Le comité d’éthique réuni à Transmediale
(photo Lucas Evers)

Ceci rendait le processus intéressant car, dans le monde scientifique, les accords des comités d’éthiques se font a priori et non a posteriori. En outre, il ne s’agit pas de rendre compte d’une œuvre, ou de la confrontation entre l’œuvre telle qu’elle existe et le discours, y compris éthique, sur celle-ci. Je me trouve, en quelque sorte, dans un discours « troisième » : un discours (3) sur le discours produit (2) sur un discours (1) qui raconte une intention d’œuvre (0) où (1) est le discours de l’artiste racontant son projet, (2) le débat sur l’éthique du projet et (3) mon compte rendu sur (2) et ma propre évaluation de (1) et de (0).

Essayons tout d’abord de résumer le projet d’Howard Boland.

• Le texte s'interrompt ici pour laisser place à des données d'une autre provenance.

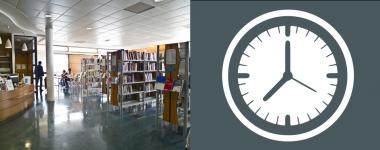 photographie intérieure de la bibliothèque de Bourges et horloge dans la partie droite.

Cellular Propeller entend associer biologie de synthèse et matière biologique pour créer un système hybride, une chimère d’un nouveau genre. Au départ, il envisageait d’utiliser des cellules cardiaques de rats nouveaux nés comme « moteurs » de petites structures mobiles. Devant la difficulté de se procurer ces cellules —et les questions éthiques soulevées par leur obtention— Howard Boland a décidé d’utiliser des spermatozoïdes pour entraîner la rotation d’une roue de la taille d’une pièce de monnaie réalisée par biologie de synthèse. Les cellules seraient les siennes. On aurait ainsi un objet artificiel mu par une cellule biologique « naturelle », transformant le vivant (la cellule) en machine.

Le bioart spéculatif ou un projet purement conceptuel n’est pas l’approche d’Howard Boland pour qui il est essentiel de réaliser effectivement l’œuvre. De mon côté, gloser sur une œuvre qui n’existe pas encore m’intéresse assez peu quand on sait l’écart entre les intentions et ce qui aura pu être fait. Face à un projet aussi emblématique et ouvert à l’interprétation que Cellular Propeller, restons-en aux questions éthiques soulevées. On peut en distinguer trois :

– L’utilisation de matériaux humains

– L’expérimentation avec soi-même puisque l’artiste utilisera ses propres spermatozoïdes

– La nature de l’objet créé, entre l’artificiel et l’humain.

On peut argumenter que les deux premières relèvent de l’éthique uniquement parce que l’œuvre ne peut être réalisée qu’au sein d’une institution de recherche. D’une manière générale, ce type d’institution est dans l’obligation de justifier et de rendre compte de l’utilisation de matériau humain et n’autorise pas la recherche sur soi-même. On ne peut être son propre cobaye dans la recherche scientifique. Ces deux points n’ont, en revanche, pas grand sens dans la pratique artistique où d’une part l’humain a été un des premiers matériaux de l’art et où, d’autre part, expérimenter sur soi-même est le fondement même de la performance et du body art. Cependant, la question « peut-on être un tiers à soi-même » est une de celles sur laquelle l’artiste insista, une autre étant la potentialité de livrer publiquement des informations (génétiques) qui relèveraient de l’intime et du privé. En fait, c’est bien la symbolique associée aux spermatozoïdes, cellules de la fertilité, de la fécondité, de la vie et de la virilité, qui semble ici l’enjeu.

Un élément d’ordre symbolique peut-il être retenu comme une question éthique cruciale et critique ? À moins que l’éthique ne repose, précisément, sur le symbolique …

La question de la nature de l’objet, en revanche, me semble au cœur du sujet en ce qu’il illustre une évolution possible du vivant, et potentiellement du vivant humain. Si le projet artistique en tant que tel ne me paraît pas soulever de réels problèmes, ce qu’il met en jeu est une des questions essentielles de la recherche biomédicale.

Le comité d’éthique était composé de : Bobbie Farsides (Ecole de médecine du Sussex, Brighton) ; Sabine Roeser (Université de technologie de Delft) ; Ursula Damm (Université de Weimar) ; Philipp Bayer (Université d’Heidelberg).

 

Le projet « Trust Me, I’m An Artist » a été soutenu par le programme Creative Europe de l’Union Européenne.